● MATERIALS PROVIDED
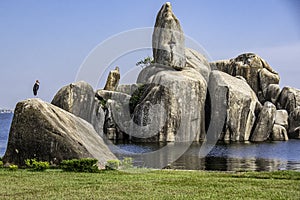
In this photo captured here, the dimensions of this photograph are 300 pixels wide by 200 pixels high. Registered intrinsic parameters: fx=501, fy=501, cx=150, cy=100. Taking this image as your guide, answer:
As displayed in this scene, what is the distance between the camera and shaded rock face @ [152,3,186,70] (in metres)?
52.9

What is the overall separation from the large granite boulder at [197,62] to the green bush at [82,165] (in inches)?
1413

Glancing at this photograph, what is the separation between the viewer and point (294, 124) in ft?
187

● WHAT TO WORK ON
All lines from the one that contains "What is the overall" through the end of the material are to be quoted exactly, with both ends included.

● OUTPUT
What is the overall separation from the large granite boulder at [197,62] to the green bush at [82,165] (in inches)?
1413

Glancing at this photograph, what is the separation between the viewer and point (294, 124) in ft?
187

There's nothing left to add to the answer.